WHAT IS REQUIRED: Write only the number of lines in the entries below that contain the string "squirrel".

Source data
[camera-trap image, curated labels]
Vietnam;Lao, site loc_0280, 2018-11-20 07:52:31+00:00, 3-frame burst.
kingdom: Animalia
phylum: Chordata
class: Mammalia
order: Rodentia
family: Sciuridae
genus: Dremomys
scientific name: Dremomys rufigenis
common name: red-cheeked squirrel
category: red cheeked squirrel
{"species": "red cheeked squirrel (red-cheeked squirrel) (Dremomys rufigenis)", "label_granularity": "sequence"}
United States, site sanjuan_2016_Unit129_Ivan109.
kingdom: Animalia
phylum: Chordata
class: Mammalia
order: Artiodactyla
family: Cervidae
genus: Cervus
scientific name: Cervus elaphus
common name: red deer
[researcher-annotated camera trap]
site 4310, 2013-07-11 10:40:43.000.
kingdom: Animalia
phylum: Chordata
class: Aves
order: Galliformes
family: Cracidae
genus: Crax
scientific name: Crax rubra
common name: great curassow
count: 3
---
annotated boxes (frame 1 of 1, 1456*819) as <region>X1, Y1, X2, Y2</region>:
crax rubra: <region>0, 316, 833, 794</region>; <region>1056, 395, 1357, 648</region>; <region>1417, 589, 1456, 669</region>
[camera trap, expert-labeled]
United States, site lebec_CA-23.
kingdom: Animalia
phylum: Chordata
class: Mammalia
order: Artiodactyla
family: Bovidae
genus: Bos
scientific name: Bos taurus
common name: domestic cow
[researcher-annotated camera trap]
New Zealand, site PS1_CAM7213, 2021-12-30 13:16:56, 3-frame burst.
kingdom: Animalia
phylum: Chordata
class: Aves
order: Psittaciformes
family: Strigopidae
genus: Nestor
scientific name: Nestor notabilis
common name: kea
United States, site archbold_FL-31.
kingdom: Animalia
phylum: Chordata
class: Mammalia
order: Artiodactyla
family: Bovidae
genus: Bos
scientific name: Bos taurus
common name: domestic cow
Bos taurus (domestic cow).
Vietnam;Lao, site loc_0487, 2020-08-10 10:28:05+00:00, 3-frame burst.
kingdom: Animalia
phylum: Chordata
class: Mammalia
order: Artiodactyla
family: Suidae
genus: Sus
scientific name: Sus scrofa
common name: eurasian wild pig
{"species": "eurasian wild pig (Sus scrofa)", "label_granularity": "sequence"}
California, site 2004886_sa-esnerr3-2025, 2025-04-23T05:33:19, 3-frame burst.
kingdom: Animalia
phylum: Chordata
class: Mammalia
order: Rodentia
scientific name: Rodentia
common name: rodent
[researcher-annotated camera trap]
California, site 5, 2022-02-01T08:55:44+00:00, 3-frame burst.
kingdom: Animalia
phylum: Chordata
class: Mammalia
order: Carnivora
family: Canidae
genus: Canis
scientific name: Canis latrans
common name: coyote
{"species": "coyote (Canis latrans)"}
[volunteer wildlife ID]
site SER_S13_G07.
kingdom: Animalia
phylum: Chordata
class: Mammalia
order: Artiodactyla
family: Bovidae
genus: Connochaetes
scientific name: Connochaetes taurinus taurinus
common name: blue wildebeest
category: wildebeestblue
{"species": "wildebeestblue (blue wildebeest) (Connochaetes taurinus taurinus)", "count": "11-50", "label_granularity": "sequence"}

ANSWER TO THIS EXERCISE: 3